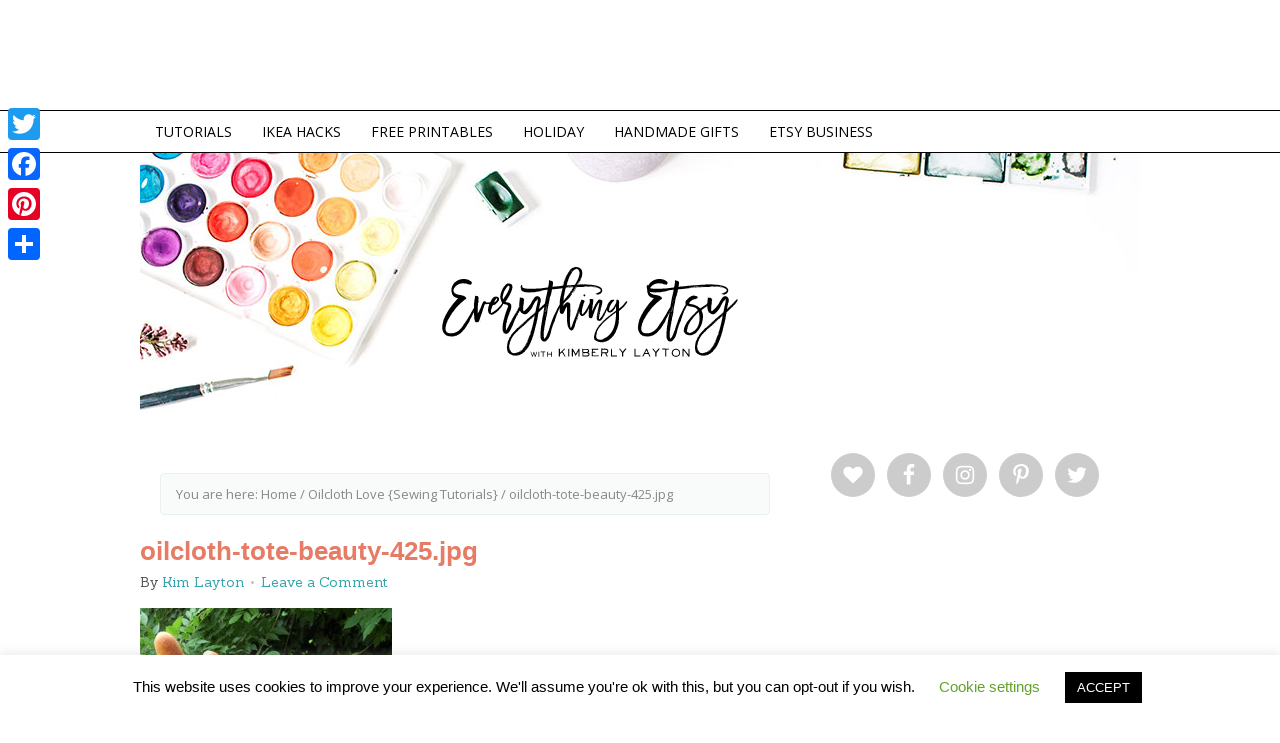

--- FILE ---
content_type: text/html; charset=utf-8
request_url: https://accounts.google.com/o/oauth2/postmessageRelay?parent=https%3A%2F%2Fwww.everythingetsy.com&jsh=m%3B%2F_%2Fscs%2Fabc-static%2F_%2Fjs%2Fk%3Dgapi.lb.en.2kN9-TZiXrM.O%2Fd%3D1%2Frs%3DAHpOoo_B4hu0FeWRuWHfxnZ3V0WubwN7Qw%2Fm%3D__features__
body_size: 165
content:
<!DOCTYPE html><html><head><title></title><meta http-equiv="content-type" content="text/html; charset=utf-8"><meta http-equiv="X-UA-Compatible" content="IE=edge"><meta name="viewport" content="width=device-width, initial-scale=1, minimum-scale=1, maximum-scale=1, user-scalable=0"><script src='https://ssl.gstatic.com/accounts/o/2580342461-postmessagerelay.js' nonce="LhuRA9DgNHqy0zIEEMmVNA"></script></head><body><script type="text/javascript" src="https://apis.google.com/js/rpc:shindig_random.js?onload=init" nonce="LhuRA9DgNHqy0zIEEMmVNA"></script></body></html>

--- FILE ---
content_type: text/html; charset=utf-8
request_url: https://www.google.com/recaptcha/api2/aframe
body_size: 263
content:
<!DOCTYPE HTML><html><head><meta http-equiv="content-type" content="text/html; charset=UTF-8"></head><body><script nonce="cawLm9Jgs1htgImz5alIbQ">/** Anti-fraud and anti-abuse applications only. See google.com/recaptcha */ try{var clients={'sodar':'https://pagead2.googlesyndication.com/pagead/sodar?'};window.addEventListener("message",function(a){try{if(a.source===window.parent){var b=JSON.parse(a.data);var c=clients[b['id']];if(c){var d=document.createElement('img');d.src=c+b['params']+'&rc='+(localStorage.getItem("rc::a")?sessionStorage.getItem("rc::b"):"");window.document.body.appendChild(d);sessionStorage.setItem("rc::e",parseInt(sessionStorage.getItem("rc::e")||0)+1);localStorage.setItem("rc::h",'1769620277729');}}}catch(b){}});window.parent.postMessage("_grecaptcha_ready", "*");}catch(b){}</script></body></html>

:: Problem to work on ::
Locate all lines in the listing above with the word "nonce". Copy them.

:: Answer for the task ::
<!DOCTYPE html><html><head><title></title><meta http-equiv="content-type" content="text/html; charset=utf-8"><meta http-equiv="X-UA-Compatible" content="IE=edge"><meta name="viewport" content="width=device-width, initial-scale=1, minimum-scale=1, maximum-scale=1, user-scalable=0"><script src='https://ssl.gstatic.com/accounts/o/2580342461-postmessagerelay.js' nonce="LhuRA9DgNHqy0zIEEMmVNA"></script></head><body><script type="text/javascript" src="https://apis.google.com/js/rpc:shindig_random.js?onload=init" nonce="LhuRA9DgNHqy0zIEEMmVNA"></script></body></html>
<!DOCTYPE HTML><html><head><meta http-equiv="content-type" content="text/html; charset=UTF-8"></head><body><script nonce="cawLm9Jgs1htgImz5alIbQ">/** Anti-fraud and anti-abuse applications only. See google.com/recaptcha */ try{var clients={'sodar':'https://pagead2.googlesyndication.com/pagead/sodar?'};window.addEventListener("message",function(a){try{if(a.source===window.parent){var b=JSON.parse(a.data);var c=clients[b['id']];if(c){var d=document.createElement('img');d.src=c+b['params']+'&rc='+(localStorage.getItem("rc::a")?sessionStorage.getItem("rc::b"):"");window.document.body.appendChild(d);sessionStorage.setItem("rc::e",parseInt(sessionStorage.getItem("rc::e")||0)+1);localStorage.setItem("rc::h",'1769620277729');}}}catch(b){}});window.parent.postMessage("_grecaptcha_ready", "*");}catch(b){}</script></body></html>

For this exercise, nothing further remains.